Mi manchi Charcot (2023)
“Mi manchi Charcot” di Gianni Calastri
Charcot come stai? Sei sempre in piedi?
Percorro quel tratto di strada dal cancello di accesso al Padiglione Charcot, come sempre, in silenzio, intabarrato nel mio cappotto nero d’inverno o in maniche di camicia d’estate. La vegetazione rigogliosa ricopre tutto, l’edera ingloba i muri, schiocchi di merli, finestre che sbattono, rumori sinistri di rami che scricchiolano e quegli occhi che percepisci nel folto della vegetazione, ti spiano per capire quali siano le intenzioni di questo viaggiatore.
Le prime volte quei passi erano più circospetti, ogni minimo rumore attirava la mia attenzione, poi piano piano, nel corso degli anni, tutto è diventato più familiare. Dal 2017 al 2022 ho percorso quel tratto di strada decine di volte, sotto la pioggia, una volta anche sotto la neve, sotto il sole d’estate con il canto delle cicale che mi accompagnava. Ogni volta l’approdo era lo stesso, la Sala Aranci del Padiglione Charcot, un immenso salone vuoto in balia del vento, con un piccolo leggio in un angolo ad attendermi.

--

Problema A:
Estrai dal brano sul Padiglione Charcot il passo che comincia con "Percorro quel tratto" e finisce con "di questo viaggiatore.".
Problema B:
Rispondi a queste domande sul brano sul Padiglione Charcot.
(i) In quali anni è stato percorso più volte il tratto di strada dal cancello al Padiglione Charcot?
(ii) Quale pianta ingloba i muri lungo quel tratto?
(iii) In quale sala del Padiglione si arrivava ogni volta?
Problema C:
Continua il brano sul Padiglione Charcot a partire dall'ultima frase riportata.

--

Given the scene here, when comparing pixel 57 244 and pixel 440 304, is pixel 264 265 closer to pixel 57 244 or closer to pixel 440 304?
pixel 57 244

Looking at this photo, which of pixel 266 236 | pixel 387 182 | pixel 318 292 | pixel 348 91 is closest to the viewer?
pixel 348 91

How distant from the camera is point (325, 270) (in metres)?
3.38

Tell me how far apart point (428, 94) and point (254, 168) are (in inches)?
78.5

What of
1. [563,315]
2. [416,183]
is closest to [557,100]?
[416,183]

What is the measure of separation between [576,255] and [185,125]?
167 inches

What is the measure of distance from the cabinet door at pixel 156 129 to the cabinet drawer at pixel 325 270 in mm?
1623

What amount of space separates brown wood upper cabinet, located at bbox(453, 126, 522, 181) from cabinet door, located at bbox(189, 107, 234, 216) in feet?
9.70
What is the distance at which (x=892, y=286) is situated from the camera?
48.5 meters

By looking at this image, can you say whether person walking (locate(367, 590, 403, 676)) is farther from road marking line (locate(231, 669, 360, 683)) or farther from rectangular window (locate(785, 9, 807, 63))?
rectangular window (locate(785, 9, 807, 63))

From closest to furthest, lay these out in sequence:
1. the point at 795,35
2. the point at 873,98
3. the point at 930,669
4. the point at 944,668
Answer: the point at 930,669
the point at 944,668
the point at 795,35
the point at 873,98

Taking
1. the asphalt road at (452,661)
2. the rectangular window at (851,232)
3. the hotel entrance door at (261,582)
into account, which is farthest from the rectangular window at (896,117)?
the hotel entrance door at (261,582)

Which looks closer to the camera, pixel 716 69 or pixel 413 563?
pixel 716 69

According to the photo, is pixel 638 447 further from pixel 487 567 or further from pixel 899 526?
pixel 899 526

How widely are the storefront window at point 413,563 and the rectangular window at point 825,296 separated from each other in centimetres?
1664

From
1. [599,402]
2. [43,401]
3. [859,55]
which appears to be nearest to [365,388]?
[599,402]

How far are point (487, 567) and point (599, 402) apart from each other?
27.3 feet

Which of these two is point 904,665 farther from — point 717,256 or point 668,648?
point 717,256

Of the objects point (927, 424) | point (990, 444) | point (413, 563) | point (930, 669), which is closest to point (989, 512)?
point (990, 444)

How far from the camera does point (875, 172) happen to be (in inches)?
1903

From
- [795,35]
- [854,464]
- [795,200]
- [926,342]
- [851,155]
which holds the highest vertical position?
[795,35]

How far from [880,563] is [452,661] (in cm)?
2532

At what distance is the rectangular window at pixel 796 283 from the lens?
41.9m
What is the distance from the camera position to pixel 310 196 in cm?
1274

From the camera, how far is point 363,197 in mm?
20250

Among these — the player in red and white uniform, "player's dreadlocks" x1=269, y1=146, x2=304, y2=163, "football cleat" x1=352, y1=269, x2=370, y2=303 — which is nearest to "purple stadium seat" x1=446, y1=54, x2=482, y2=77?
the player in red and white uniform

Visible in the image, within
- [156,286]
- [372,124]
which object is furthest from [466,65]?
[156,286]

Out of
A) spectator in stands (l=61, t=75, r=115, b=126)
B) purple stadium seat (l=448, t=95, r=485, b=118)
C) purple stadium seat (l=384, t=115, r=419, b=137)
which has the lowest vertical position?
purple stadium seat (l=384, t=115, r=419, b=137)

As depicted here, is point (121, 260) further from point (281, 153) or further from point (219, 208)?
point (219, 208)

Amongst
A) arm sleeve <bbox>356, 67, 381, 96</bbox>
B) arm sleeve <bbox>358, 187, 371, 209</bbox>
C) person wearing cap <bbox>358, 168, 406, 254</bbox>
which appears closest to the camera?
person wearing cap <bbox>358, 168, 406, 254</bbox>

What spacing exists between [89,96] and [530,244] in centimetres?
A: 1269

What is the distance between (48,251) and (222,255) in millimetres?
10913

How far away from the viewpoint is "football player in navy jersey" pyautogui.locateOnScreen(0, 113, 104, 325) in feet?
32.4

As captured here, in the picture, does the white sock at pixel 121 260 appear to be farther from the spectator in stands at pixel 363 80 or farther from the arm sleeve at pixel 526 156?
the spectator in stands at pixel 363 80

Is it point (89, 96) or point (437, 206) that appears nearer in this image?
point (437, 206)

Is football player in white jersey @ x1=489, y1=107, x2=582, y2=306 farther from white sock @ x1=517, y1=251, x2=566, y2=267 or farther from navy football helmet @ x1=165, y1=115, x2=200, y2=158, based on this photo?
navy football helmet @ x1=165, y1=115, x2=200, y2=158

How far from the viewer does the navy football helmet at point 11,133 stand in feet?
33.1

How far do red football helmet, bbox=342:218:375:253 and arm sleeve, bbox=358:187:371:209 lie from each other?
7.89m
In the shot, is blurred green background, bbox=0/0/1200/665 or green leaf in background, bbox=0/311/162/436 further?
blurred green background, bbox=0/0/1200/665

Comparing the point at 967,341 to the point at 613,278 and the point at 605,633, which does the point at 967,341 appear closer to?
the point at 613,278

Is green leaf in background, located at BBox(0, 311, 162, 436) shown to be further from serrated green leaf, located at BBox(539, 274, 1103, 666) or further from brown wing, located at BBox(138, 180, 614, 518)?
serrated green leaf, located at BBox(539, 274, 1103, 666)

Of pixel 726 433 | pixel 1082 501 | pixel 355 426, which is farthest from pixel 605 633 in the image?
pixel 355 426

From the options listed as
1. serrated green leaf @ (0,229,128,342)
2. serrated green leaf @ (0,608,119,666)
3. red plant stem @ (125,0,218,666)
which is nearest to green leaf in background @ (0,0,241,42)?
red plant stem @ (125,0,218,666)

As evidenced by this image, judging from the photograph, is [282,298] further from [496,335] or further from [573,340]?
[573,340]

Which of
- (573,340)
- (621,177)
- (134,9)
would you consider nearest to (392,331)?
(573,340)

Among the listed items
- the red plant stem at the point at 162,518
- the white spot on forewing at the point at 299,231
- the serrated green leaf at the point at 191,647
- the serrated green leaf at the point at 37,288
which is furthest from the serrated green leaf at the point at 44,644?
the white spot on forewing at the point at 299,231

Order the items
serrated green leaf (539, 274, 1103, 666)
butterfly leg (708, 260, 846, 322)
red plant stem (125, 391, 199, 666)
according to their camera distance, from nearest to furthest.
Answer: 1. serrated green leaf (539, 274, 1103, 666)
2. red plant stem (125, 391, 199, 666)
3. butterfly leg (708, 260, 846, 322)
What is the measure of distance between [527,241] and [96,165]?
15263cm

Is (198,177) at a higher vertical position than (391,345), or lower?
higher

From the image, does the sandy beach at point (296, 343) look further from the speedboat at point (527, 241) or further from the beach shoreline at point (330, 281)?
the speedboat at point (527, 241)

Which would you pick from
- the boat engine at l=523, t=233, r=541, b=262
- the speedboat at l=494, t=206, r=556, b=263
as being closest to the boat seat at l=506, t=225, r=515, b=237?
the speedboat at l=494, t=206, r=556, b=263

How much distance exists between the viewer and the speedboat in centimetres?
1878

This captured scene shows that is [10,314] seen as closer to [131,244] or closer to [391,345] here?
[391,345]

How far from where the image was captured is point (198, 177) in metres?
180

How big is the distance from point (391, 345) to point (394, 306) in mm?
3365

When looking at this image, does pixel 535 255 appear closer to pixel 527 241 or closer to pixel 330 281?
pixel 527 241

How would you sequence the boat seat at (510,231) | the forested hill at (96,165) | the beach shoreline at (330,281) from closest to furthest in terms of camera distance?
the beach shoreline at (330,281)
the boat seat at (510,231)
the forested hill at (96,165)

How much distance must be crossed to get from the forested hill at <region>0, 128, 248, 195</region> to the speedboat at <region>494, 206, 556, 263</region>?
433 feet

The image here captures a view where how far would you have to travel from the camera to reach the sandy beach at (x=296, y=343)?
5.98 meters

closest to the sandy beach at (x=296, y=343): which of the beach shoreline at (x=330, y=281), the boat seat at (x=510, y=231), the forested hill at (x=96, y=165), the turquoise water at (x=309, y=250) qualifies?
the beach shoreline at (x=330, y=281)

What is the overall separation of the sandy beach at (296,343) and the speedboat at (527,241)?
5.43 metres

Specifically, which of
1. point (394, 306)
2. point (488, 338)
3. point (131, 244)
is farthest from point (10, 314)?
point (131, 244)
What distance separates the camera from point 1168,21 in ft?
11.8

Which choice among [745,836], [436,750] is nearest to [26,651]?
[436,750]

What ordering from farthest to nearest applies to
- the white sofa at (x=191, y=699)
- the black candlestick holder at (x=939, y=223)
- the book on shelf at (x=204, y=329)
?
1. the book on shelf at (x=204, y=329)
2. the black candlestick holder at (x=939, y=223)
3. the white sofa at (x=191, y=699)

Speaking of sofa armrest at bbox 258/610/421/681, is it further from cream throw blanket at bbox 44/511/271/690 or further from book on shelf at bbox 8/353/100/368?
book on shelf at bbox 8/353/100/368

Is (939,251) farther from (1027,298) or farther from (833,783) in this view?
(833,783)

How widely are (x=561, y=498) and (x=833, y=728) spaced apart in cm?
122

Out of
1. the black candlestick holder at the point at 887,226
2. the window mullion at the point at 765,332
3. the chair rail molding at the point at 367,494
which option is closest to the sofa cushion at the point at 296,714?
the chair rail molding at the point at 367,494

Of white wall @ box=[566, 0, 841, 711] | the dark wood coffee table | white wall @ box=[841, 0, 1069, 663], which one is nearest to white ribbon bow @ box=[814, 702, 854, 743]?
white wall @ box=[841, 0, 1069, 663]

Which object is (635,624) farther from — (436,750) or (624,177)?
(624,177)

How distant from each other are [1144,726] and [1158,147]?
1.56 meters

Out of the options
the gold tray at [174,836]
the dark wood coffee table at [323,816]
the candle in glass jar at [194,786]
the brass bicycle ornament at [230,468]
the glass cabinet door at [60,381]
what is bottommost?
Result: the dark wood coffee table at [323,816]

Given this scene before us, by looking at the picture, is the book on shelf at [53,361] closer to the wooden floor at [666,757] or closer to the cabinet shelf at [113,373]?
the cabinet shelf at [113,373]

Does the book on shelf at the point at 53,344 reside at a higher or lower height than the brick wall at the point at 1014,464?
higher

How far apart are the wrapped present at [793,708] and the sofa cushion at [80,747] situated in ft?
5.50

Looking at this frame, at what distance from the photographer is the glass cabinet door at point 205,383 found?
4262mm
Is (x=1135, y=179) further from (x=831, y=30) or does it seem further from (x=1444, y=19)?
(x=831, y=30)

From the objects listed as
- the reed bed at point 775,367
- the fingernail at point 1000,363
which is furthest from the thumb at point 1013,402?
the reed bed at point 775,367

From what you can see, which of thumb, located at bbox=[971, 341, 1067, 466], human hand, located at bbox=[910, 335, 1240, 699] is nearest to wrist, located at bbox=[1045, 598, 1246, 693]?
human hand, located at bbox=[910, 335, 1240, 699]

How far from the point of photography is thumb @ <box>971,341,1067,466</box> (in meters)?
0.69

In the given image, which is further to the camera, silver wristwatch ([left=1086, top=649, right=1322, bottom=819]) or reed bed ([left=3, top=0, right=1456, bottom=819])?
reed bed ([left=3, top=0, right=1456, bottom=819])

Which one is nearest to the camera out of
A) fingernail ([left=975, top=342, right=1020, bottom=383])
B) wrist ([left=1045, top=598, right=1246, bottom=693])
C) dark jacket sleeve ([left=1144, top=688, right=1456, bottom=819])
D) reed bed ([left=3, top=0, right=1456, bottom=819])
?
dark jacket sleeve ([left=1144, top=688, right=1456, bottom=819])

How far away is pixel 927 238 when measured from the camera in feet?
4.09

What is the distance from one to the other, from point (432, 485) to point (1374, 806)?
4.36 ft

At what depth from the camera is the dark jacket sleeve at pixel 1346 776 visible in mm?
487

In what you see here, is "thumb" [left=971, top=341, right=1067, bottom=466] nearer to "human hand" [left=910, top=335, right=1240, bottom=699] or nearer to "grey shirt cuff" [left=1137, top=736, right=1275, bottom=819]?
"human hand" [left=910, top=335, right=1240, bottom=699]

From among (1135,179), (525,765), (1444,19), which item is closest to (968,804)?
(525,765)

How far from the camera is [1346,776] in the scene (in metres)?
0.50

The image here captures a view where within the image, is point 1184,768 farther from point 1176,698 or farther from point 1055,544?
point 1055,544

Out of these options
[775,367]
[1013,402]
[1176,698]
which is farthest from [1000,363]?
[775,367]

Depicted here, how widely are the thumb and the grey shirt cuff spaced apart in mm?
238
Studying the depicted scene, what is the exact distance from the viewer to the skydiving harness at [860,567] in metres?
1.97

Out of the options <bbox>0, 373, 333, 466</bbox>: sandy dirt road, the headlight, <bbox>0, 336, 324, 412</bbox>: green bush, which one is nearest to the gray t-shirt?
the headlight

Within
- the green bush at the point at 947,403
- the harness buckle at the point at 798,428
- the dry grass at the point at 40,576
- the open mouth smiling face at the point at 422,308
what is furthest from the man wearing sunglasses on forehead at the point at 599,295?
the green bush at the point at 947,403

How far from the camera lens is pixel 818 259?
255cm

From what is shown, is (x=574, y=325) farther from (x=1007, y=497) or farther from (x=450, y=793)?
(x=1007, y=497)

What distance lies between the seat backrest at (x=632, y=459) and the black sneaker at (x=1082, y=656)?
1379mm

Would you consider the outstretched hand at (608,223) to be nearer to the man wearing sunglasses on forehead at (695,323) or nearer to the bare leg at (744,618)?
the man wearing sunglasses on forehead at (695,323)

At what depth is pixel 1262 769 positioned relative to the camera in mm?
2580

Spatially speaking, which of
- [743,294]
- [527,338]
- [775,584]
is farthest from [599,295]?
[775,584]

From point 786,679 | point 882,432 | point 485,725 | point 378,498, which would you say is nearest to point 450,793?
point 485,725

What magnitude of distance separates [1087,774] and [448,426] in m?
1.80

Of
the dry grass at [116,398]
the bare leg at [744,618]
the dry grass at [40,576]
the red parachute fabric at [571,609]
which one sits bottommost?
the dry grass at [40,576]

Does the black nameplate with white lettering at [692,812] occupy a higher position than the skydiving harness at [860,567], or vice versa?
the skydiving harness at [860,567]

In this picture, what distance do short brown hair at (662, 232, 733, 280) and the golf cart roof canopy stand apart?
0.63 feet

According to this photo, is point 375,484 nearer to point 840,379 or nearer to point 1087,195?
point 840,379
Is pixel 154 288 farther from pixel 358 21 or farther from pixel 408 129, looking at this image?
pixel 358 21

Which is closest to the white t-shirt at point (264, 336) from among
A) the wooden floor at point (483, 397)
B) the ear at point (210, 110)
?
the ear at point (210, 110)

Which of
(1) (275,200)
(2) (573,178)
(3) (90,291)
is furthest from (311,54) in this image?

--

Risposta attesa A:
Percorro quel tratto di strada dal cancello di accesso al Padiglione Charcot, come sempre, in silenzio, intabarrato nel mio cappotto nero d’inverno o in maniche di camicia d’estate. La vegetazione rigogliosa ricopre tutto, l’edera ingloba i muri, schiocchi di merli, finestre che sbattono, rumori sinistri di rami che scricchiolano e quegli occhi che percepisci nel folto della vegetazione, ti spiano per capire quali siano le intenzioni di questo viaggiatore.

Risposta attesa B:
(i) Dal 2017 al 2022.
(ii) L'edera.
(iii) La Sala Aranci.

Risposta attesa C:
Esploro lo spazio, cammino in cerchio, a zig zag, faccio uscire la voce, parlo, canto, la faccio rimbalzare sui grandi murales che troneggiano nella parete di piastrelle celestine, continuo a camminare, incessantemente, e poi silenzio, ascolto ciò che mi restituisce quel luogo, così denso di presenze lontane nel tempo ma ben presenti in quel luogo gelido. Ascolto quello che viene da fuori, spio dalle inferriate, i grandi alberi ricordano tutto.
Metto le LETTERE sul leggio ed aspetto.
Dalle inferriate scorgo il primo gruppo di persone che si avvicina, chiacchierano, ridono, qualcuno più silenzioso cerca di connettersi con quel luogo, fotografano tutto, migliaia di fotografie. Entrano dentro la sala, il posto stimola la loro voglia di continuare a catturare immagini: i murales, una stringa, una scarpa, i festoni del passato appesi al muro. Sono travolto dalle loro fotografie e dalla morbosità dei loro atteggiamenti.
In un angolo li attendo, chiedo di avvicinarsi, sono intorno a me, qualcuno noncurante continua a cercare reperti da fotografare. Adesso li sento, li vedo, è il momento giusto. Le LETTERE prendono vita, quelle voci imprigionate dentro quelle mura per troppo tempo, si liberano, investono tutti quanti. Una, due, tre, vedo i loro volti cambiare, gli occhi si inumidiscono, un sorriso a sottolineare i passaggi più folli. Quelle lettere mai spedite, trovano finalmente qualcuno che le accolga.
Adesso tutti vogliono sapere, perché tanta crudeltà, chi erano quelle persone tenute là dentro come delle belve in gabbia. Perché?!
Poi escono, se ne vanno, accompagnati dalla guida.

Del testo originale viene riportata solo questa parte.